Segment Open

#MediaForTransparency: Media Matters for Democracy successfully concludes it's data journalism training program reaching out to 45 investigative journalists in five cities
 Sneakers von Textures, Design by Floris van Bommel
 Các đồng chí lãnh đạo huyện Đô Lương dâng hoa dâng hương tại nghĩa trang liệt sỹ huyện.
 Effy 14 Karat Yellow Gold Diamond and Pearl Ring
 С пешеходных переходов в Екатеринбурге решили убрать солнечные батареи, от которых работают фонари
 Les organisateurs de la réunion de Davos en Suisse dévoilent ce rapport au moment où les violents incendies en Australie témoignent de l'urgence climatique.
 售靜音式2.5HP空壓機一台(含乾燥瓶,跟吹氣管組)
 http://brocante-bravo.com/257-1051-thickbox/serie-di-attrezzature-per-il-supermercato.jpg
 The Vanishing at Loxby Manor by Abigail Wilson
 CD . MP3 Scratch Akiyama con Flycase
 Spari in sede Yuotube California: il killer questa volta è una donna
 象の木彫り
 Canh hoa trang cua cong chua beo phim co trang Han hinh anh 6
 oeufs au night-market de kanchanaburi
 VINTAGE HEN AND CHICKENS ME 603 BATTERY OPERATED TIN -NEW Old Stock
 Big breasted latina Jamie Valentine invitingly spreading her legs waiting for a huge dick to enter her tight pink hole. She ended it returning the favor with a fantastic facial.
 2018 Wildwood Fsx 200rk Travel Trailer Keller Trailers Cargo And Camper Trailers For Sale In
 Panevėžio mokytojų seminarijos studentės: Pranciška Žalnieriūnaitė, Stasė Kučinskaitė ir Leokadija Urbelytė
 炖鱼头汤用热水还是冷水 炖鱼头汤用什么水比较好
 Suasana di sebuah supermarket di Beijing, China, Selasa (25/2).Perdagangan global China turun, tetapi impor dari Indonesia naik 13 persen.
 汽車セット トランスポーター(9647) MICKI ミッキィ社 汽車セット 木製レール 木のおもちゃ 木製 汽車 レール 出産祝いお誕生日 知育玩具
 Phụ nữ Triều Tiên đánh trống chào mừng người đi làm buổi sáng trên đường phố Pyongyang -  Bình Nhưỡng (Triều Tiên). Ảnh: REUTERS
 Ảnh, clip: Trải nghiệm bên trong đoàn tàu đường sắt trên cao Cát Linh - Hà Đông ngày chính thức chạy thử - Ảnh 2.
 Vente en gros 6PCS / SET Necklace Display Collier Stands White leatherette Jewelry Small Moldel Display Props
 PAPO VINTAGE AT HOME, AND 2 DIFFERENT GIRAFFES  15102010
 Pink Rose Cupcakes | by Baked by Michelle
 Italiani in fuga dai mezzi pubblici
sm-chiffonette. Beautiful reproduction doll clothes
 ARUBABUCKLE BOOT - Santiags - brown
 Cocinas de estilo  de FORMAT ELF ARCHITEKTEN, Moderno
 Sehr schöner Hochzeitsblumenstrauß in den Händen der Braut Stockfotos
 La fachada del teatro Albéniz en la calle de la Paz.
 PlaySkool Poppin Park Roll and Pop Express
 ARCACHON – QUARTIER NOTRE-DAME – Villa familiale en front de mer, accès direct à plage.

Segment Closed

Problem statement: Gather every line from the listing above in which the word "đường" appears.

Answer box:
 Phụ nữ Triều Tiên đánh trống chào mừng người đi làm buổi sáng trên đường phố Pyongyang -  Bình Nhưỡng (Triều Tiên). Ảnh: REUTERS
 Ảnh, clip: Trải nghiệm bên trong đoàn tàu đường sắt trên cao Cát Linh - Hà Đông ngày chính thức chạy thử - Ảnh 2.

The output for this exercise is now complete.